1. L’incorporation d’un véhicule dans une société

Mise à part la grande entreprise qui a besoin de ses propres véhicule pour exercer son activité, il arrive très souvent qu’un particulier souhaite que son véhicule soit incorporé dans une société.

Cette solution a notamment de nombreux avantages, en termes de fiscalité et également de gestion des risques financiers et concrets liés au véhicule.

Il convient toutefois de faire attention : il ne suffit pas de « passer » le véhicule dans une société en changeant le nom du détenteur sur la carte grise, même si cela est possible sans autre formalité.

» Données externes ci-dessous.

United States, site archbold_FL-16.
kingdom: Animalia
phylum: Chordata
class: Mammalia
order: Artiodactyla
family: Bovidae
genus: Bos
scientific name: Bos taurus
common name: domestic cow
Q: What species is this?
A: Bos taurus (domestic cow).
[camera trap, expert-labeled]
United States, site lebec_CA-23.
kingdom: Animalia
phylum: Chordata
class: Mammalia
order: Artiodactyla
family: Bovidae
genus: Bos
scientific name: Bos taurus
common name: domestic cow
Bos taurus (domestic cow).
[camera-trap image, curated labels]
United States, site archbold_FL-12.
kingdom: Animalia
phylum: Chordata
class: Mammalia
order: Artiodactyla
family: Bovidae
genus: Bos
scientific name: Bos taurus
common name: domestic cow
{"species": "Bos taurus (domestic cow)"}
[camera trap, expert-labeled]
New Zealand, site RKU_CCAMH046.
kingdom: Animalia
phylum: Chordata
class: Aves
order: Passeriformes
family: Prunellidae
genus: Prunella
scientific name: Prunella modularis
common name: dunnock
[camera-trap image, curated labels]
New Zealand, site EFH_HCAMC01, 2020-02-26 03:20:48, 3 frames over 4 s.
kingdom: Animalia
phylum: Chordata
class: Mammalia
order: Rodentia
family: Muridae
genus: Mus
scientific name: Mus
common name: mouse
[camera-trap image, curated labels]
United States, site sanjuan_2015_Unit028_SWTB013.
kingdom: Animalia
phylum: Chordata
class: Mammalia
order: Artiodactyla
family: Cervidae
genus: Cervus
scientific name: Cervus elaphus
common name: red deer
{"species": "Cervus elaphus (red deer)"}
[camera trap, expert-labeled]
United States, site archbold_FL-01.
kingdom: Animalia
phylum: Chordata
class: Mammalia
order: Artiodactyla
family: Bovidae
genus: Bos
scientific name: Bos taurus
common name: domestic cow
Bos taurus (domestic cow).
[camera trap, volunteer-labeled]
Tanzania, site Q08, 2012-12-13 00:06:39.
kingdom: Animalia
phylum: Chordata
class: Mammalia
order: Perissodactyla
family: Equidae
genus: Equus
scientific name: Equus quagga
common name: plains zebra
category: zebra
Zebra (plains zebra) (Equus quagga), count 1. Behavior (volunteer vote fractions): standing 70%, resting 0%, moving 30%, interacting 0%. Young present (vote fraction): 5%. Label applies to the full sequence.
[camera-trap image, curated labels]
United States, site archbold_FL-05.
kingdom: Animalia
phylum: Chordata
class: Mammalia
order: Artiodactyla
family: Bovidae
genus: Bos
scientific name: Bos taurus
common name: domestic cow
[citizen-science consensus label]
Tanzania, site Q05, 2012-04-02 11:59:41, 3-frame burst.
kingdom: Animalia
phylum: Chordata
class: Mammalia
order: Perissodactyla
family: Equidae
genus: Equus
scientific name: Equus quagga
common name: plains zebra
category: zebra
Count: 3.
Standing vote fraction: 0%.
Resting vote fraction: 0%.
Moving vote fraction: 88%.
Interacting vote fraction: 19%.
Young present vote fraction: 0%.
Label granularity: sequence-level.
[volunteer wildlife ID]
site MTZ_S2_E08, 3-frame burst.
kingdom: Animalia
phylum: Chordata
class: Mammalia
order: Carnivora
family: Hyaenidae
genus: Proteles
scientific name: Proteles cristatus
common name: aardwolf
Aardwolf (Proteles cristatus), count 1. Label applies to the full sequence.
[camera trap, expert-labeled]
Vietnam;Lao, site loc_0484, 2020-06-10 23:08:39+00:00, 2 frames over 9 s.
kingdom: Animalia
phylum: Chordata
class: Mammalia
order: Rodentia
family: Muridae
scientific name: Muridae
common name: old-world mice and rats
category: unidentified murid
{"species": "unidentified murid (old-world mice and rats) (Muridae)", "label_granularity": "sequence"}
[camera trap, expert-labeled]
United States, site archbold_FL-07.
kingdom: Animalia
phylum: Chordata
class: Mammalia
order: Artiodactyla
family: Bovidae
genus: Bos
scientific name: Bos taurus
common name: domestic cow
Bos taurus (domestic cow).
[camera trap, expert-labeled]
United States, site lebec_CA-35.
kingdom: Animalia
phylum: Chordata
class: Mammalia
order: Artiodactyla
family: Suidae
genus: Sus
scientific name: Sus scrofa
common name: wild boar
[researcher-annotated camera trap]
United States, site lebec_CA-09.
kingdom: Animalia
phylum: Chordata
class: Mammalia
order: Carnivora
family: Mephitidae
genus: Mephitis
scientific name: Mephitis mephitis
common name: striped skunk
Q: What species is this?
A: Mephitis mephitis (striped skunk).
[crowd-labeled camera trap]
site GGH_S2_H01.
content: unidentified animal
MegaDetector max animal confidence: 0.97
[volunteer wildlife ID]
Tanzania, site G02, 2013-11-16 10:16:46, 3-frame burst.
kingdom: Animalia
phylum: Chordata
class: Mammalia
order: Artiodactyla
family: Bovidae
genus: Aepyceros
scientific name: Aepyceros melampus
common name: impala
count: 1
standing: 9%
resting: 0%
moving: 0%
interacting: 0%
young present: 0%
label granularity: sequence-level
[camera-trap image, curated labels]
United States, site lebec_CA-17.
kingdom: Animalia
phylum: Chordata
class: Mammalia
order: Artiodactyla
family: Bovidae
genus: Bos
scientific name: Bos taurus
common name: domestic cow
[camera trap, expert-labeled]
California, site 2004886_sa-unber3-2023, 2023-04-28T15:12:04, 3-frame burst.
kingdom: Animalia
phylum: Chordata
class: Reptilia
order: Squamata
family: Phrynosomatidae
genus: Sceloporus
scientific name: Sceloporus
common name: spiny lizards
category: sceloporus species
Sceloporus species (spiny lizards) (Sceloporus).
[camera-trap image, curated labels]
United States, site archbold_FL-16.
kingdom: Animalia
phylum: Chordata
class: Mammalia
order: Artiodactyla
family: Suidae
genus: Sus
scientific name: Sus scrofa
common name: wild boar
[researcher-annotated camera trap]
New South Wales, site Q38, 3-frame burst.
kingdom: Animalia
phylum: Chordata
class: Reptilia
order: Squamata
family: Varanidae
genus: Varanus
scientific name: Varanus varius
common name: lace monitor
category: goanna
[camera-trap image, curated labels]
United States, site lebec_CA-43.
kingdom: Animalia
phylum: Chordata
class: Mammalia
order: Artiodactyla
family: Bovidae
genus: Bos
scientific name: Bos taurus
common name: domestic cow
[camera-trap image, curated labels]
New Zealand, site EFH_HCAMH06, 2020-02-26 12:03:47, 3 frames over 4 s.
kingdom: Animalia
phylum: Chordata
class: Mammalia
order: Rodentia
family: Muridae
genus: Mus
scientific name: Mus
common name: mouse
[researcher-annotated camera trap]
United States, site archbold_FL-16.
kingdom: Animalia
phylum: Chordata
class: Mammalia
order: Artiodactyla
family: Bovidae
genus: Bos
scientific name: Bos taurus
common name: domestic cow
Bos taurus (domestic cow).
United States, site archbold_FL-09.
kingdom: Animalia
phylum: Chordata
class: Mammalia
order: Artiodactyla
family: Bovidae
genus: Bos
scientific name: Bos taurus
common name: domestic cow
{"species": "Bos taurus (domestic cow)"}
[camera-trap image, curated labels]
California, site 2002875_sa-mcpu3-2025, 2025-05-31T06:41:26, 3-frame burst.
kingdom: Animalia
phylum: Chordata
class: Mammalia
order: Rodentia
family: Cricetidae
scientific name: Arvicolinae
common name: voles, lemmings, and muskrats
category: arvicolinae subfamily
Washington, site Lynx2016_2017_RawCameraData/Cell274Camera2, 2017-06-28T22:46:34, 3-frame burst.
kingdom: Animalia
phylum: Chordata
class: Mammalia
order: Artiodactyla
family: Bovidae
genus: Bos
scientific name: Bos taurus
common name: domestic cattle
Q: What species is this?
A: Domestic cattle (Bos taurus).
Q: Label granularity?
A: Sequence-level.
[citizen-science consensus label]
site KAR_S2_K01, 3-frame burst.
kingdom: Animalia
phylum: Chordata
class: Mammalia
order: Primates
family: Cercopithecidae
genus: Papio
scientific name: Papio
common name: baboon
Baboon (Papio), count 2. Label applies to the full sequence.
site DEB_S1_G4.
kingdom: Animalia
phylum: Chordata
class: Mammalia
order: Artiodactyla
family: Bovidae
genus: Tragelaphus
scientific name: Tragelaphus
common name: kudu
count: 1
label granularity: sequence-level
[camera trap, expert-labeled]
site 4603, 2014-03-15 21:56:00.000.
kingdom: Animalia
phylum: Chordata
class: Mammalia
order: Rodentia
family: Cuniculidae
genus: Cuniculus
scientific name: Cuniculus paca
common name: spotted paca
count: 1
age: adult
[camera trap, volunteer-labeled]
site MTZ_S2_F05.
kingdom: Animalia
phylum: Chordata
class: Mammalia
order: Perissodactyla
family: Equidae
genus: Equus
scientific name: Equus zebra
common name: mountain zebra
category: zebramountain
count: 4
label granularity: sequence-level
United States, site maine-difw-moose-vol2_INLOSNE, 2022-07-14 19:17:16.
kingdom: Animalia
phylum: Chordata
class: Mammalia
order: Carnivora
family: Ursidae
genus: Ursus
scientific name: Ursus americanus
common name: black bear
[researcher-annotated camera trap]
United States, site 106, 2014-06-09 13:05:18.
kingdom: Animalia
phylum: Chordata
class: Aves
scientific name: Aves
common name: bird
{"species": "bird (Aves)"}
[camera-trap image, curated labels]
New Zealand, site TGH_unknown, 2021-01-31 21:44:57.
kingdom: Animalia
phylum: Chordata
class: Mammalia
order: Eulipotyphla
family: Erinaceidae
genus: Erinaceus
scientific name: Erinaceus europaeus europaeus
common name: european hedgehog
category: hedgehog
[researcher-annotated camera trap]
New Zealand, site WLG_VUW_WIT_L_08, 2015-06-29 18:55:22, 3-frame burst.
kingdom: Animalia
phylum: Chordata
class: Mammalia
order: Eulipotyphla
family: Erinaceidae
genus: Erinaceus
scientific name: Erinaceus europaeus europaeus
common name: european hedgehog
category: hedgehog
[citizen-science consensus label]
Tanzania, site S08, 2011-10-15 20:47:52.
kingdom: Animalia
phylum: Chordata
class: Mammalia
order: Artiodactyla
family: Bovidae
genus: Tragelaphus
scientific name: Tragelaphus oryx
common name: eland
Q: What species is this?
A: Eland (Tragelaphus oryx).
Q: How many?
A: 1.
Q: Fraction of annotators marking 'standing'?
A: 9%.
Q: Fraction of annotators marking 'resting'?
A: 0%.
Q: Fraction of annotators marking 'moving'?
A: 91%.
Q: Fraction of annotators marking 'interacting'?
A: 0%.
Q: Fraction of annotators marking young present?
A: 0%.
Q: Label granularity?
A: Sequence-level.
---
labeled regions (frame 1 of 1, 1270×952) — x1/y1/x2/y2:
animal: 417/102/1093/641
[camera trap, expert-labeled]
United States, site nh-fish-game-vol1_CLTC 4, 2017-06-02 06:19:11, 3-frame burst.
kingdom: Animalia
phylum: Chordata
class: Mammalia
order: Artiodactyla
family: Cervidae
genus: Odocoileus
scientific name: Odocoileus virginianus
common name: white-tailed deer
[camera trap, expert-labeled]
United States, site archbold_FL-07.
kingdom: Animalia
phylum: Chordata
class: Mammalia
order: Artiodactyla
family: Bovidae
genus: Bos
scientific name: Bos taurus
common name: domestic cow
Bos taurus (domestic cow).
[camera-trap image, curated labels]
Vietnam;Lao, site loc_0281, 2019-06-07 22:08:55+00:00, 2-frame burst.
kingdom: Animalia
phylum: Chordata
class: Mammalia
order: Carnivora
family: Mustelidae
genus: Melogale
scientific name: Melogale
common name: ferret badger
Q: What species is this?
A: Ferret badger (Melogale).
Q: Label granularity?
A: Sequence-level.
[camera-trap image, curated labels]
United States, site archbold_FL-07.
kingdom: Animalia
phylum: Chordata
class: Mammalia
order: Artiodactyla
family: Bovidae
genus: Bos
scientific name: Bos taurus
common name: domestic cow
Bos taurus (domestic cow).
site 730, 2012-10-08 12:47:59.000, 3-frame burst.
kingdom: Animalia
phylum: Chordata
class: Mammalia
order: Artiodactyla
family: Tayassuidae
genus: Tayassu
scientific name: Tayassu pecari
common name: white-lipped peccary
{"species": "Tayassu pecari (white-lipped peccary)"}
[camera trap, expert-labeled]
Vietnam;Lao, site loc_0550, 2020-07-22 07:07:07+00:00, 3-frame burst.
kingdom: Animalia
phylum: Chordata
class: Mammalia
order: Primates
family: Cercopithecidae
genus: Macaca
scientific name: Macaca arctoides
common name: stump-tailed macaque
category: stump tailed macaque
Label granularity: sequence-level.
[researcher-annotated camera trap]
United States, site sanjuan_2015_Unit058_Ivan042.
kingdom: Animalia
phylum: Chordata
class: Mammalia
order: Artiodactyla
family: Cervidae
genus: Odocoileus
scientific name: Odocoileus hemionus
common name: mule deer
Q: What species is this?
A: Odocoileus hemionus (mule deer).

En effet, du point de vue comptable, le véhicule est soit « vendu » à la société (auquel cas une contreprestation doit être payée, ou une créance inscrite) soit « loué » (aux mêmes conditions, mais cette fois aux termes et échéances convenues). Le plus simple restant évidement d’acquérir le véhicule directement depuis la société et non dans son patrimoine privé.

2. Conséquences en cas d’infraction

Lorsqu’un véhicule d’une société commet une infraction, la société qui le possède se voit demander le nom de la personne qui conduisait celui-ci au moment des faits.

Une fois le conducteur identifié, la procédure suit son cours comme pour un véhicule privé.

Le fautif sera pénalement condamné et son permis sera le cas échéant retiré.

Toutefois, lorsque la société refuse ou ne peux donner le nom du conducteur, elle sera sanctionnée pour ce manquement empêchant la justice pénale de faire son travail.

C’est à l’administrateur d’un Société anonyme ou au gérant d’un Société à responsabilité limitée qu’incombe en particulier l’obligation d’être en mesure d’informer en tout temps les autorités sur l’usager réel d’un véhicule automobile lui appartenant.

A défaut de pouvoir le faire, il sera sanctionné pour défaut d’organisation interne par le droit cantonal (notamment art. 9A de la loi genevoise d’application de la législation fédérale sur la circulation routière -LaLCR) ou subsidiairement par le Code pénal lui-même (l’art. 103ss CP).

Si par contre l’entreprise – respectivement ses dirigeants ou employés – sait qui est l’auteur de l’infraction mais refuse délibérément de le dénoncer, ceux-ci pourront être punis personnellement au titre d’entrave à l’action pénale (art. 305 CP).

Dans toutes ces éventualités, vu que l’auteur de l’infraction n’est pas connue, les infractions à la loi sur la circulation routière ne pourront, elles, être sanctionnée.

Partant, aucun retrait de permis ou mesures administratives ne seront prononcés.